I'll structure this as a question.
You have probably seen closed questions that you thought should be reopened, but it didn't happen. You may have chalked it up to community decision. But if you thought they qualified to reopen, there's a good chance they remained closed for no good reason.
Questions from non-technical users often take multiple rounds of clarifications and edits to make them answerable. That makes it easy for them to get into reopen review before they're ready, and then fail to get reopened. Once a question is out of the review queue, there is permanently no mechanism to get it in front of reopen voters. So you experience situations like this:
- You edit a closed question that has a fixable problem, but it doesn't attract any reopen votes.
- You vote to reopen a closed question that looks fixed, but your vote is the only one it gets.

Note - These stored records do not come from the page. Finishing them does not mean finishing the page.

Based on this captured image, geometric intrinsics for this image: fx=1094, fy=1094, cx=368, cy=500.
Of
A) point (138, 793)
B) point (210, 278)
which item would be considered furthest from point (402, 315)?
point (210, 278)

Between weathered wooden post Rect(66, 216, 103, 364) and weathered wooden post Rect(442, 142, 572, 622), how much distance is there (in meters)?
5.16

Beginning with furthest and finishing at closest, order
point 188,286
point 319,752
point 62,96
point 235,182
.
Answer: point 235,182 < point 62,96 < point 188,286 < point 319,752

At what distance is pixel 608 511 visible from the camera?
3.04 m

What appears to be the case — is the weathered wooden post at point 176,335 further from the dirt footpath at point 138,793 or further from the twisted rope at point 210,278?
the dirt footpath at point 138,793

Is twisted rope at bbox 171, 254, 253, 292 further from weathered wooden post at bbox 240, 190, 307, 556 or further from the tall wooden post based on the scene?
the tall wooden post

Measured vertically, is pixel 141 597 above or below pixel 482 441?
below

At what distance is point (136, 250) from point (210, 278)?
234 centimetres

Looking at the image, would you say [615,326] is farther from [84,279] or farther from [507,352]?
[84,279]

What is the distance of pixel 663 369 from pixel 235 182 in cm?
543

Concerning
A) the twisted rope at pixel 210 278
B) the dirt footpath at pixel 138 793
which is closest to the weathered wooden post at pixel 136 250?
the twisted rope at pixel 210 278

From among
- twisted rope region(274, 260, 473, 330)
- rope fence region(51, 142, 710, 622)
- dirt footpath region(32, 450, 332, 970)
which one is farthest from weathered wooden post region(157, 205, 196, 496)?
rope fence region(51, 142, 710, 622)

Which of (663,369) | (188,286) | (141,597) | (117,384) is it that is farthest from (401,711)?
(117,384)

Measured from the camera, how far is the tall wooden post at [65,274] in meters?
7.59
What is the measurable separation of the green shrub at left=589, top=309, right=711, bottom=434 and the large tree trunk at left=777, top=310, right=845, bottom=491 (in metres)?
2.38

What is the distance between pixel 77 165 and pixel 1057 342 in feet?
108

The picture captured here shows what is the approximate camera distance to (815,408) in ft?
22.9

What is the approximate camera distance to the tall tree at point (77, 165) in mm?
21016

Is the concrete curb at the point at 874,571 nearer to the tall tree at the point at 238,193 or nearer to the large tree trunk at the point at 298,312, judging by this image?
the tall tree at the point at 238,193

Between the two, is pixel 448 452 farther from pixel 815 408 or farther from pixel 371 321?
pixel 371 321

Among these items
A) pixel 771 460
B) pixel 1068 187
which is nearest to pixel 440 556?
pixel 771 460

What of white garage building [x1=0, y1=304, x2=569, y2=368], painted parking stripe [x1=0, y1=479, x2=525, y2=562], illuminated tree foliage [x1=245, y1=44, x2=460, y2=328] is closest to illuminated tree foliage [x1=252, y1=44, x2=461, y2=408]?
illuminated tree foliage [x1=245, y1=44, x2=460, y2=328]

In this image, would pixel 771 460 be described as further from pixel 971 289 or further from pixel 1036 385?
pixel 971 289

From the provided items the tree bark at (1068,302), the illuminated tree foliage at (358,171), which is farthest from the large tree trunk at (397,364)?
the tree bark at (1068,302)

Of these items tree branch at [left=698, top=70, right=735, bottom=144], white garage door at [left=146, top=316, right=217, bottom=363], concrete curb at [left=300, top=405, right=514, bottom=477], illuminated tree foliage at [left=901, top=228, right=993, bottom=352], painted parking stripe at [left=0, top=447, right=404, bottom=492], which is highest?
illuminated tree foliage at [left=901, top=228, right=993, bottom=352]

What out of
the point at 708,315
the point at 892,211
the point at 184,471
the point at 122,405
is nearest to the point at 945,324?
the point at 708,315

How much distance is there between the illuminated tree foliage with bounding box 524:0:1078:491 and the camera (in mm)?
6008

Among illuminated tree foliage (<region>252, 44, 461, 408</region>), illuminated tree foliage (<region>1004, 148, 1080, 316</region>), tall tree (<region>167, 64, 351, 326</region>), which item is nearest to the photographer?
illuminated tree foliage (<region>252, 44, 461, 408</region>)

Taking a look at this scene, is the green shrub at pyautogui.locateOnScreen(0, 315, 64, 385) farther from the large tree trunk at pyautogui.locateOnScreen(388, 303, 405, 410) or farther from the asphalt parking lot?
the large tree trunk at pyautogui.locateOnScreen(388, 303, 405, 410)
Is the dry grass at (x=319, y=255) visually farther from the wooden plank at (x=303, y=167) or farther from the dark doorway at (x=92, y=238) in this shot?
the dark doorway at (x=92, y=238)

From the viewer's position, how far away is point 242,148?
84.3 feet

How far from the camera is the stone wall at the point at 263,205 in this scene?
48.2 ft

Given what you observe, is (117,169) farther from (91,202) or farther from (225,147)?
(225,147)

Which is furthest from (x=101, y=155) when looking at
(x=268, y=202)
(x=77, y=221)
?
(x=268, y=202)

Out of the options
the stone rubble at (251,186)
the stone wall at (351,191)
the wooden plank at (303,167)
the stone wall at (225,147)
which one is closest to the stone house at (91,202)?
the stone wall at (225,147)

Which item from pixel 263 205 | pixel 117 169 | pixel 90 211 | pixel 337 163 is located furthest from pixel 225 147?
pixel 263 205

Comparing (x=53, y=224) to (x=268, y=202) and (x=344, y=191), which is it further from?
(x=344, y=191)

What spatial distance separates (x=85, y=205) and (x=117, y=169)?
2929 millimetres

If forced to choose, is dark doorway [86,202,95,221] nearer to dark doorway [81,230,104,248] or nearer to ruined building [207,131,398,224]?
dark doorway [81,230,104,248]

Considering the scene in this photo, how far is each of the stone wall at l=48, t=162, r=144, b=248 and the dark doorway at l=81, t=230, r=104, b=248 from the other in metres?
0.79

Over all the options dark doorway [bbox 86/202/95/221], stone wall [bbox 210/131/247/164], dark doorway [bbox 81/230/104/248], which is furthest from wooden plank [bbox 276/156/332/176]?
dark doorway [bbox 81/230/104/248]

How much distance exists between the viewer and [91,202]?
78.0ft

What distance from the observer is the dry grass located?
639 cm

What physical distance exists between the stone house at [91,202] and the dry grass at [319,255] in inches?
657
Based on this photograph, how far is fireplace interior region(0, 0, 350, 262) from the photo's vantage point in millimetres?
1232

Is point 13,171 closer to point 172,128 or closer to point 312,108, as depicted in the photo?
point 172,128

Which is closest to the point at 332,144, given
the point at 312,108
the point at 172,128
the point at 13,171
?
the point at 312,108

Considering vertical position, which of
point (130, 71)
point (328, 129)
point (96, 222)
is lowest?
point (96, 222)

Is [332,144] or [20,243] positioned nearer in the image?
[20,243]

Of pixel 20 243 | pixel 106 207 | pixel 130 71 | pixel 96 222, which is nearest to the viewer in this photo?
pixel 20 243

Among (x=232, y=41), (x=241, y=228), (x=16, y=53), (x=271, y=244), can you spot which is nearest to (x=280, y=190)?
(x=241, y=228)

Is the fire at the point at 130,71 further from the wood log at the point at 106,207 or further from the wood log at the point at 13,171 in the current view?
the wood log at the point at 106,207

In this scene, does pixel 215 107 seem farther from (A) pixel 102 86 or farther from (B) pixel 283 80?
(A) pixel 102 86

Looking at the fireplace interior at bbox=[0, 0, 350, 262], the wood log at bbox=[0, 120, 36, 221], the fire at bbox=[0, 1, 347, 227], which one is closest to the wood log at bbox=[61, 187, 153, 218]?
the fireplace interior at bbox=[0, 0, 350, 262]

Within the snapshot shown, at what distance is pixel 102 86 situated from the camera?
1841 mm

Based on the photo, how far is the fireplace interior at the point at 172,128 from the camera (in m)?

- You see a bad, closed question get fixed, then it starts gathering reopen votes and looks like it should reopen quickly. But then it stalls and gets no more reopen votes.
- You see a closed question get fixed and it starts attracting reopen votes, and you prepare an answer so you can be an early poster when it reopens. But it never does.
- You notice a lot of closed questions with some reopen votes, but their vote count never seems to go up.
- You assume reopen votes aren't coming in because it's a slow day, or not enough people are working the review queues. But days go by with no vote increase.
- You check a fixed question's timeline to verify that it has had the benefit of reopen review, and sure enough it has. The community voted to leave it closed (but it isn't evident that it happened before the question was fixed).
Your assumptions about what's happening are based on the activity you see on the question, but there is no information there about the reopen queue, which changes everything. If you were aware that the question had already failed review, you would know that your actions on the post, or waiting, will not lead to reopening; only external intervention will do that. So many of these questions, that have been fixed, end up needlessly remaining closed and fading into oblivion.
Well that sucks! Don't we have a way to know at a glance the context that the question failed review?